Further, a petitioner is entitled to a new trial under the "conflict of interest” doctrine where the petitioner establishes that a conflict of interest adversely affected counsel’s performance. Mickens v. Taylor, 535 U.S. 162, 172, 122 S.Ct. 1237, 152 L.Ed.2d 291 (2002). *944Similar to the Strickland, rule, proof only that counsel had a potential conflict of interest is insufficient to provide relief; instead, the petitioner must show the conflict had an adverse effect on counsel's performance. Id. This too serves the core purpose of the Sixth Amendment guarantee of counsel by ensuring effective representation; if counsel still provided effective representation in the face of a potential conflict but without adverse effect, then no relief is warranted.

Yet under the majority’s rule, all the defendant must show to obtain a new trial under the “irreconcilable conflict” doctrine is that he claims he has an “objectively reasonable belief” (which can be based solely on the defendant's own subjective suspicions, uncorroborated — indeed contradicted' — -by all other evidence adduced) that his appointed counsel could not effectively represent him.
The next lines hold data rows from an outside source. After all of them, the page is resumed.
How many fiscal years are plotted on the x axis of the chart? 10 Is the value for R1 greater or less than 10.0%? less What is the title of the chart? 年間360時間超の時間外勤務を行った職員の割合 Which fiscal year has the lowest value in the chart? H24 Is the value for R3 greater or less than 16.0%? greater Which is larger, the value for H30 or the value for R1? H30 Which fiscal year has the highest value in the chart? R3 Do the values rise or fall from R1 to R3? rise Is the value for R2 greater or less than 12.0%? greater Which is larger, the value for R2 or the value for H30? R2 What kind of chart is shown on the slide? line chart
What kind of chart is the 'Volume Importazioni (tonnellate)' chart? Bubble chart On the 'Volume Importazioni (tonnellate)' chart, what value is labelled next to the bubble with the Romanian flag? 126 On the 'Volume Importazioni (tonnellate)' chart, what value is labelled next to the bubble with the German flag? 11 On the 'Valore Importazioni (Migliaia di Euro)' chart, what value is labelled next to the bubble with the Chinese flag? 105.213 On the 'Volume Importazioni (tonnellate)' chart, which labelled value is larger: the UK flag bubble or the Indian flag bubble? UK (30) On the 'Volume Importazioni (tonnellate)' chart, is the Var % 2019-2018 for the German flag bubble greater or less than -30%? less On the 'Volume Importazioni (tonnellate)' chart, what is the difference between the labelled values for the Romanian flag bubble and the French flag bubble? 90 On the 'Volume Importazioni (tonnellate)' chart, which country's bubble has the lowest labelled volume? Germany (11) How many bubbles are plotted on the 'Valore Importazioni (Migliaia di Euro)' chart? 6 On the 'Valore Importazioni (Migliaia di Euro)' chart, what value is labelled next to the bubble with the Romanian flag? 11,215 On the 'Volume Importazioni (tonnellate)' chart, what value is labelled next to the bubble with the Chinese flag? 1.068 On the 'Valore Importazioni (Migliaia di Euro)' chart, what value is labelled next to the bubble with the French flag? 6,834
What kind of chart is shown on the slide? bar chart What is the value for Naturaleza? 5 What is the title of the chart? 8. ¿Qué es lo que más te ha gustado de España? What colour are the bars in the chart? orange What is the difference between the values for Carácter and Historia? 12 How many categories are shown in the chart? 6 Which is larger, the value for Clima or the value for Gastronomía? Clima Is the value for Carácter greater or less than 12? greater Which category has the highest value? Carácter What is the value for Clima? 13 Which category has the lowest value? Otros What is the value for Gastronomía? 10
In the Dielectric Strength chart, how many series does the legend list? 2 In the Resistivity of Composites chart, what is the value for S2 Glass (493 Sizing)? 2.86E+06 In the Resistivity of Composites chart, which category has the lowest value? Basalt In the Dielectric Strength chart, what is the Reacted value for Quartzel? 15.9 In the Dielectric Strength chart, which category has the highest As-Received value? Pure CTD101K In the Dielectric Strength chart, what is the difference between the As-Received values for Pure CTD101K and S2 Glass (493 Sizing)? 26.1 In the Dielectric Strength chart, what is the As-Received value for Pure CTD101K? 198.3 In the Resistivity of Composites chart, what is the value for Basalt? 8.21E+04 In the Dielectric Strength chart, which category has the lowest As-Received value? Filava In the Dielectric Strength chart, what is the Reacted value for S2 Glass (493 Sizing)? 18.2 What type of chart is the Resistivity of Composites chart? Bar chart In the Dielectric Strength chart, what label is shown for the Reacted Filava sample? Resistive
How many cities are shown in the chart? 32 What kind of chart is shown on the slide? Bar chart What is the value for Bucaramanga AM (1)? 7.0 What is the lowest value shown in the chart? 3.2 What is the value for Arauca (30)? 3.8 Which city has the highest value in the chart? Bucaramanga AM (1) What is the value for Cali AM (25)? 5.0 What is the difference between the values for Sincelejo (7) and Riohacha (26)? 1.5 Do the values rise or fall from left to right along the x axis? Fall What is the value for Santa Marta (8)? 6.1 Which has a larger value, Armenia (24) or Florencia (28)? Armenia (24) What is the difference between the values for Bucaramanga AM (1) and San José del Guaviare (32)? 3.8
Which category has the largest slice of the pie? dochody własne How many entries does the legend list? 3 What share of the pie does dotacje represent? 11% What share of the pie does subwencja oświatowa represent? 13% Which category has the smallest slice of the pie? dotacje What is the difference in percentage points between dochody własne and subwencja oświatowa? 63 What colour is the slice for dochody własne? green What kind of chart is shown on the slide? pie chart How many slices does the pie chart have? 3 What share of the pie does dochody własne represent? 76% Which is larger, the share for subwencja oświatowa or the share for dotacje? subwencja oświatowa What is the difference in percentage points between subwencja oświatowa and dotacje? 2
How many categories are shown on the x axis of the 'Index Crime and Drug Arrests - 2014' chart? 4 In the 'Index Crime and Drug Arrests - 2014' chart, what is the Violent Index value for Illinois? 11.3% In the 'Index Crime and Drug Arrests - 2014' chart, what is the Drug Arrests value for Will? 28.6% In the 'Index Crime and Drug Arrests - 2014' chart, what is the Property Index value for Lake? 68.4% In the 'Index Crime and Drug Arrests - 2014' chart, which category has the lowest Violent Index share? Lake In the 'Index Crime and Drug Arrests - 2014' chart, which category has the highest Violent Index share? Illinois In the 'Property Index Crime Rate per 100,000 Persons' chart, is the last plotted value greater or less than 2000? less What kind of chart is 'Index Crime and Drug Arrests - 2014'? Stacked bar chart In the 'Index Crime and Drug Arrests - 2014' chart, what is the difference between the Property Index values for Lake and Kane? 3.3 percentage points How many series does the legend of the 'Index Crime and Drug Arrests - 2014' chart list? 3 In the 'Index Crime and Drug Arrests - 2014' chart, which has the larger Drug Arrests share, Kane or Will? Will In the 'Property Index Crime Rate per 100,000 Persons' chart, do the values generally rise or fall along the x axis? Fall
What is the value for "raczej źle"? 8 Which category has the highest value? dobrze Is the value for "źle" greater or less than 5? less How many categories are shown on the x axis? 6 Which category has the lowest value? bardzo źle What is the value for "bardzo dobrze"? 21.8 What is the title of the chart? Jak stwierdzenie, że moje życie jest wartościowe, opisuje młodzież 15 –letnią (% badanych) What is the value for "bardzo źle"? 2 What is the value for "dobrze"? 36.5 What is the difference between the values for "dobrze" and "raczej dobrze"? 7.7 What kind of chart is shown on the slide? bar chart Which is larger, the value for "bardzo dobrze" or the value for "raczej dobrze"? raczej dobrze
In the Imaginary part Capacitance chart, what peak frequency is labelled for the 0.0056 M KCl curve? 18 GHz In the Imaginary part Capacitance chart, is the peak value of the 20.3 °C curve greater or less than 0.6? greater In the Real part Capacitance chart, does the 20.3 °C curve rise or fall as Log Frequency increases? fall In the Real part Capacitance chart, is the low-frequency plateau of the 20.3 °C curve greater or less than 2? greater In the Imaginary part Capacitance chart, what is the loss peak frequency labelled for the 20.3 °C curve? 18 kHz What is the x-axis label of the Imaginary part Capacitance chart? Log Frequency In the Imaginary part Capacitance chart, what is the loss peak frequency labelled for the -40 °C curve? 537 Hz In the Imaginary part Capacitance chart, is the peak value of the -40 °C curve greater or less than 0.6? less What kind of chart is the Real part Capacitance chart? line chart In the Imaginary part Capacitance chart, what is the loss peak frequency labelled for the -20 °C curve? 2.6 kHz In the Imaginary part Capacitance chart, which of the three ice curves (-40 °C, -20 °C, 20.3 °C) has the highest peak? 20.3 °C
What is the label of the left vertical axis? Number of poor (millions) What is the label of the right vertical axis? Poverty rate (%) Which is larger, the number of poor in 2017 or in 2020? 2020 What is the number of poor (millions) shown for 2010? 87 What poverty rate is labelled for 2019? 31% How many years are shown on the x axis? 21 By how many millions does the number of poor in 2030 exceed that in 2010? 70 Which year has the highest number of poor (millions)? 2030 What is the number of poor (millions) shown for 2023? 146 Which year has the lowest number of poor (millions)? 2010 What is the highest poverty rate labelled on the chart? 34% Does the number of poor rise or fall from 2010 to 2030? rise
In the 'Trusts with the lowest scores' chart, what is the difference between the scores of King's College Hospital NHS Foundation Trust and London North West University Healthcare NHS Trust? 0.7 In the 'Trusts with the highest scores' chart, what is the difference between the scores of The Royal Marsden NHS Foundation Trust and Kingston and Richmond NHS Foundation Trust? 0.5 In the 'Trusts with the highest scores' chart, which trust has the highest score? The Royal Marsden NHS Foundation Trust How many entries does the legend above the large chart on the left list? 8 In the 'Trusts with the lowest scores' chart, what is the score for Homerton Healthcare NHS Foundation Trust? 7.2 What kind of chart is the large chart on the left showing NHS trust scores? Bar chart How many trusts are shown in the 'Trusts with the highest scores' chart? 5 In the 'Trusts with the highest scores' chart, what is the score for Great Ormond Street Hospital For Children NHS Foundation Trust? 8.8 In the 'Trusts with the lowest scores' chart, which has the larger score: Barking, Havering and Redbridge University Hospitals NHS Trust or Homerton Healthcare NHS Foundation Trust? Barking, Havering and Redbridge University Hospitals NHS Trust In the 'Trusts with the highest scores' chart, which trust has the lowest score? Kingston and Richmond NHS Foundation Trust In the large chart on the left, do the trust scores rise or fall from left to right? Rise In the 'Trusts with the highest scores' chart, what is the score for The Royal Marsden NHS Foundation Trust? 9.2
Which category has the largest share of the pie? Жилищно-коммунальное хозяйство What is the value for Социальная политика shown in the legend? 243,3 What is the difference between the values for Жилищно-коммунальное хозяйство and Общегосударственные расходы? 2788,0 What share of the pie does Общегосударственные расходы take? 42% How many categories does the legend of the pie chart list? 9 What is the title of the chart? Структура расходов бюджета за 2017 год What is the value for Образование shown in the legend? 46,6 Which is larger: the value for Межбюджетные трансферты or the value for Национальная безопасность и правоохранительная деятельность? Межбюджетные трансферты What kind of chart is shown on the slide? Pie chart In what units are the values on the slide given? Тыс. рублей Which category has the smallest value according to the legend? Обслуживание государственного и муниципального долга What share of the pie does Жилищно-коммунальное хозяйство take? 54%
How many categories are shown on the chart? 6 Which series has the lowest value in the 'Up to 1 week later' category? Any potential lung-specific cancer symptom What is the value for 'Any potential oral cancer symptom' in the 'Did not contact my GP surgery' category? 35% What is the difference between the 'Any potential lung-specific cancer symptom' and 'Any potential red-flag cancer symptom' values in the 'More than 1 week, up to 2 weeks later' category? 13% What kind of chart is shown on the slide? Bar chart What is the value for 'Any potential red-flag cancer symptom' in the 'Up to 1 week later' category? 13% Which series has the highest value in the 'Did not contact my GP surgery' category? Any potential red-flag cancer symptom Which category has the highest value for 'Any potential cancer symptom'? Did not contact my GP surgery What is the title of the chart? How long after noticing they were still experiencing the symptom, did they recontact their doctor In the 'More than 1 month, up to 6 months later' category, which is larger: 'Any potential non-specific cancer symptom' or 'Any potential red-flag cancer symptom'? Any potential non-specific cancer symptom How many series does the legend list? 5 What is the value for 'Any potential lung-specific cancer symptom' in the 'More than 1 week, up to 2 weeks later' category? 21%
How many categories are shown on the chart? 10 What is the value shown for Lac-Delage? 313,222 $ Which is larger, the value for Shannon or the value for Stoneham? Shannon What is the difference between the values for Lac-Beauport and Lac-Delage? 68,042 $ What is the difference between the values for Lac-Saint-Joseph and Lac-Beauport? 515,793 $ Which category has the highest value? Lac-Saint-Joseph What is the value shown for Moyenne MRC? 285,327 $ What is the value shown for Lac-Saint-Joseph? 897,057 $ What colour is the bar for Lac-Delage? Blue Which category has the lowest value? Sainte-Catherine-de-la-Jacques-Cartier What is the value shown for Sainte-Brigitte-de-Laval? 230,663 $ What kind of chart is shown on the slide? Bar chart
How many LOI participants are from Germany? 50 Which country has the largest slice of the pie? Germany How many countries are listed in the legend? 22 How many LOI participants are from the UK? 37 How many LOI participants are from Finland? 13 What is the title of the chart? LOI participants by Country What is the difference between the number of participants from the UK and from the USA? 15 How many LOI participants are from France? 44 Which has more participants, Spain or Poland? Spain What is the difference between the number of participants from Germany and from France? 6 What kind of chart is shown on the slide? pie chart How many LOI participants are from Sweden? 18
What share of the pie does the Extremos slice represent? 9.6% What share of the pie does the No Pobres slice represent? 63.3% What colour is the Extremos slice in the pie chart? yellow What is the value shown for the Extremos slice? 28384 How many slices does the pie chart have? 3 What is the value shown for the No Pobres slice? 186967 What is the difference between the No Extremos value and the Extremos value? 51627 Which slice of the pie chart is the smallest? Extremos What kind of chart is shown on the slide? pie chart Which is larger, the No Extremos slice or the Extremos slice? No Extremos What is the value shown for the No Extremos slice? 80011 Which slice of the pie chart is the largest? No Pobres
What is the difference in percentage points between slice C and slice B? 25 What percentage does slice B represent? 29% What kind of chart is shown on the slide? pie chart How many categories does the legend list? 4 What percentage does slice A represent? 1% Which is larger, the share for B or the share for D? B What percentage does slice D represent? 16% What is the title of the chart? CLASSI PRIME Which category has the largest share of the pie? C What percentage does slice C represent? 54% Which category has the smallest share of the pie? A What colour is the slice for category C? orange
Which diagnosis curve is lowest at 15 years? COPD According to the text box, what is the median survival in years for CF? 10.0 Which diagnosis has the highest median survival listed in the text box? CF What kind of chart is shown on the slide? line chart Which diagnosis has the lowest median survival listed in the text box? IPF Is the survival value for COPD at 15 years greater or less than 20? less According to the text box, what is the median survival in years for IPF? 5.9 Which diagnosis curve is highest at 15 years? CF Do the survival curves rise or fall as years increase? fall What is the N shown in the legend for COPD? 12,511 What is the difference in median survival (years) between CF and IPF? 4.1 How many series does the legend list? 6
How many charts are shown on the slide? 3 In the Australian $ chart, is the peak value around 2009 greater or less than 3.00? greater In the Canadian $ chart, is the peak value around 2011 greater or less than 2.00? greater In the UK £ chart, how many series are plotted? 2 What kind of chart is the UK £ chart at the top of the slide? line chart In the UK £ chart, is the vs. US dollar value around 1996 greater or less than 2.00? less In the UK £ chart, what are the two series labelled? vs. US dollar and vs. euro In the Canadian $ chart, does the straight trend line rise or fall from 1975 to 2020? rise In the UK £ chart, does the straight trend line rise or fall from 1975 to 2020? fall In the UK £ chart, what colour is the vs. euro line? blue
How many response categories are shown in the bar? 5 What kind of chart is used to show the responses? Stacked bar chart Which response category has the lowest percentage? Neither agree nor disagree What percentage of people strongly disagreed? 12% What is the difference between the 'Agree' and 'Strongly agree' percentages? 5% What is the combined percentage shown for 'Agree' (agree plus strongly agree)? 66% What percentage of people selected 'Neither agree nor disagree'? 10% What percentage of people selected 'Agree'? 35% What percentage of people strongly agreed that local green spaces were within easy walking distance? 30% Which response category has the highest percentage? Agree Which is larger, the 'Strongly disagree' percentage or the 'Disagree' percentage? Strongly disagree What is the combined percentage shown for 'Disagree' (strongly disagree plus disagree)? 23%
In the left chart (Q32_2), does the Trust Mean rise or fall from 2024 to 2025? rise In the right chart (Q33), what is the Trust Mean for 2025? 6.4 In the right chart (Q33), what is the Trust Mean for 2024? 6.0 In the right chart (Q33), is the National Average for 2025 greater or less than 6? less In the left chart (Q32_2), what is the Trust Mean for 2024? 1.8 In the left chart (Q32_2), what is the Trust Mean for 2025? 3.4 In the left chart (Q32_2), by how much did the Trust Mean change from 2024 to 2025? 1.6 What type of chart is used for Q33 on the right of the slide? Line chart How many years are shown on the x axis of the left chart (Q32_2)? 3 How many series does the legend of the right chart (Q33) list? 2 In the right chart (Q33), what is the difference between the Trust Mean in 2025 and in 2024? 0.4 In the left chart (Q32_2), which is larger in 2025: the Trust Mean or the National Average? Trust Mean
Majority op. at 913, 921. The majority's rule requires no showing that counsel did not provide adequate or effective representation; instead, the rule allows a defendant a new trial even where the defendant refused to cooperate with counsel solely on the basis of the defendant's belief that counsel could not effectively represent him. See Majority op. at 922 ("A defendant simply cannot be expected to cooperate with attorneys he reasonably believes are working behind his back to undermine his defense.”). Such a rule would not serve the core purpose of the Sixth Amendment, because it does not ensure effective representation; its only concern is whether the defendant himself claims he has an “objectively reasonable belief” that counsel can provide effective representation.

. It bears mention that all of the cases cited by the majority were either on direct review or were pre-AEDPA. Here, however, AED-PA’s deferential standard of review applies in full force.